Cayó como un golpe de realidad…
Gotas y gotas de agua, cada vez más fuerte como una tormenta. El ruido sordo desplomandose, cayendo sobre mi rostro sin ningún orden en especifico.
El carmesí diluyendose por el agua, desapareciendo miserablemente por el alcantarillado. Un tinte, eso quería creer que era.
Como ese líquido que nos unía goteaba de su cuerpo.
Las sirenas sonaban, perdiéndose por el chapoteo de la lluvia, el policía alejándome se la escena miserablemente…
¿Por qué lo hacía?, ¿Por qué debía?
Lo más seguro es que dijera que sintiera lástima por mí y también lo más probable es que sea mentira.
¿Por qué preocuparse por mi?
Lo más probable es que a visto cientos de casos así y en todos a hecho esta misma acción. Sus articulaciones actuando por que su sistema nervioso indicaba esa acción instintivamente.
Así como lo habrá hecho en cientos de caso más de asesinato.
La curiosidad me picaba, las ansias o el hecho de estar rodeado de gente. ¿Podría ser una claustrofobia? No sé, ni es relevante en este punto.
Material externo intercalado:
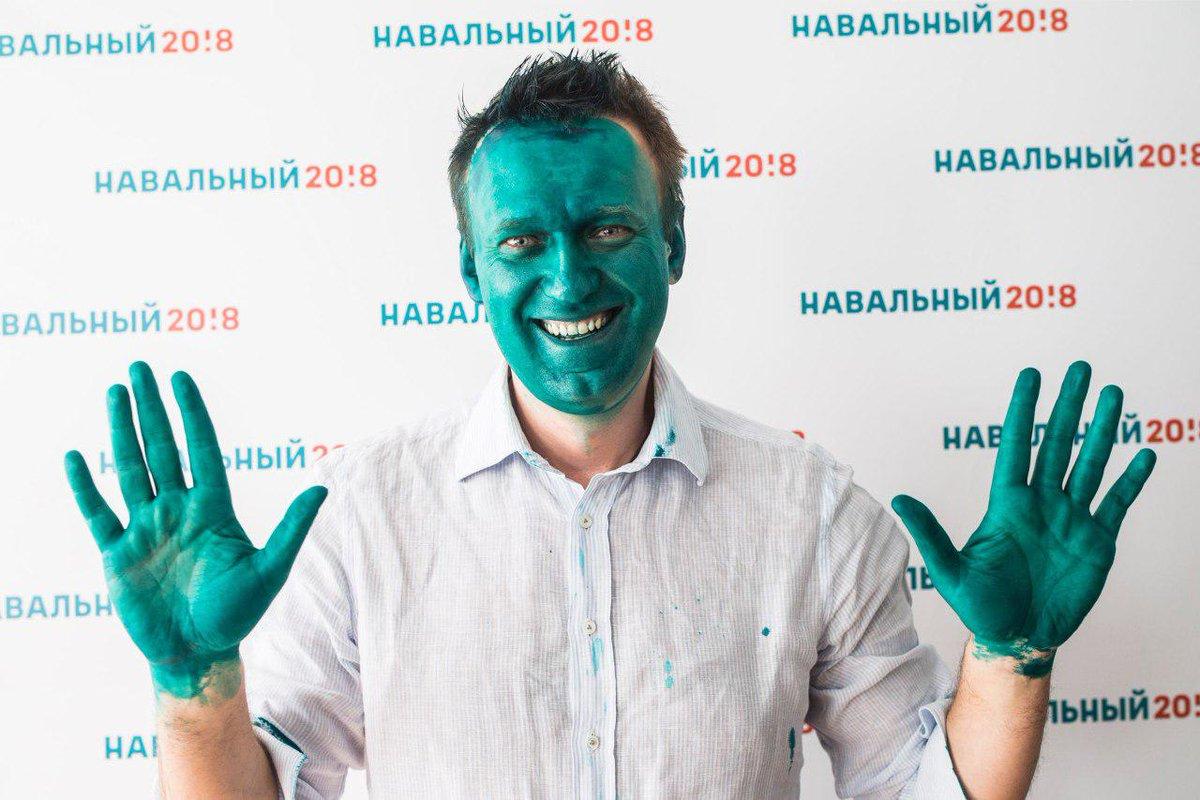 Реакция сильного человека... Навального в Барнауле облили зеленкой...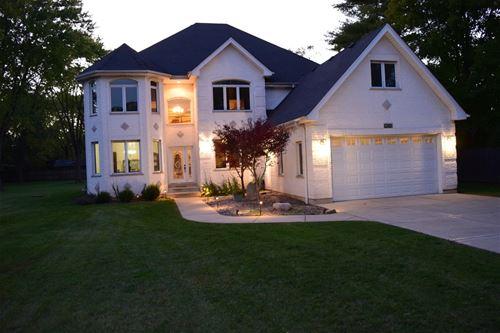 9030 Elm, Burr Ridge, IL 60527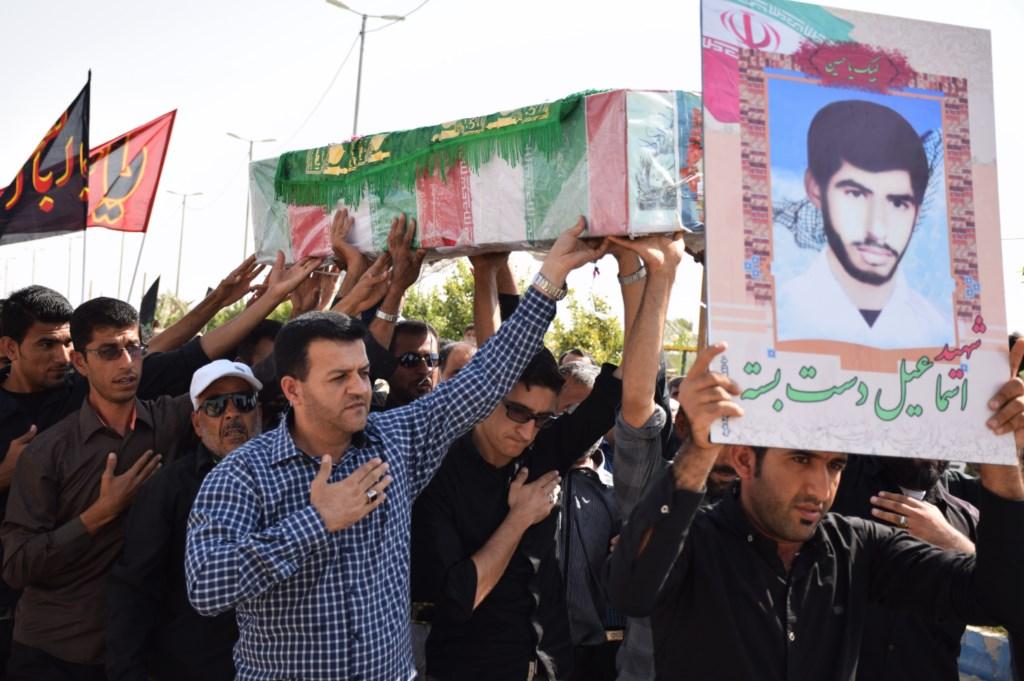 تشییع پیکر مطهر شهید دست بسته در روستای پاقلات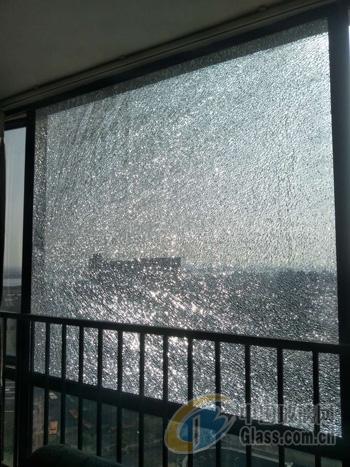 外墙玻璃破裂碎更换
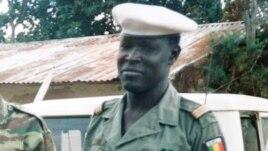 Ảnh cố Đại úy Mbaye Diagne, 'Không súng, không vũ khí, chỉ được vũ trang bằng lòng can đảm và ý thức trách nhiệm, đã cứu hàng trăm – và có lẽ hàng ngàn - người Rwanda trong cuộc diệt chủng năm 1994..'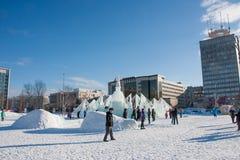 ONDULACIÓN PERMANENTE, Rusia, febrero, 06 2016: adultos con los niños en un helado Imagen de archivo libre de regalías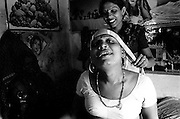 hijras, kinnars, third sex, sexual minority, india, hiv, aids, hiv/aids, transgender
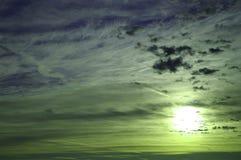 Einstecken der Sonne in einem Abendhimmel Stockfoto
¿Por qué me había atacado? ¿Qué había hecho?
Una criatura mitológica pro extraño que pareciera, gigante e indómita. Pensé que solo existían en ese juego que jugaba de la mitología con Irina…
El toro de Minos.
Más conocido como el minotauro. Un hombre con cabeza de toro.
Hijo de él toro de Creta y Pasifae, la influencia de Poseidón y el destino a manos de Teseo. El estaba…
Vivo… si, esa es la palabra. Vivo o simplemente era una mala pasada de mi cabeza, podría intentar creer eso, eso quería entender mi cerebro. Un monstruo, mito, ficción… era la realidad.
Gruñía y balbuceaba palabras que de alguna manera llegaba a entender, sus músculos hinchados y venas grotescas que casi parecían salir de su piel. Sus ojos parecían desenfocados casi como si no pudiera ver nada y olisqueaba demasiado fuerte.
Como si supiera donde estábamos por el olor incluso camuflado en la lluvia.
Sentí miedo a morir, terror a simplemente quedarme quieto. Intenté moverme pero simplemente no pude.
Mi cerebro no daba la acción como si sistema nervioso estuviera desactivado en ese momento. Sus ojos haciendo el esfuerzo horrible de mirarnos, gruñendo como si estuviera muerto de hambre.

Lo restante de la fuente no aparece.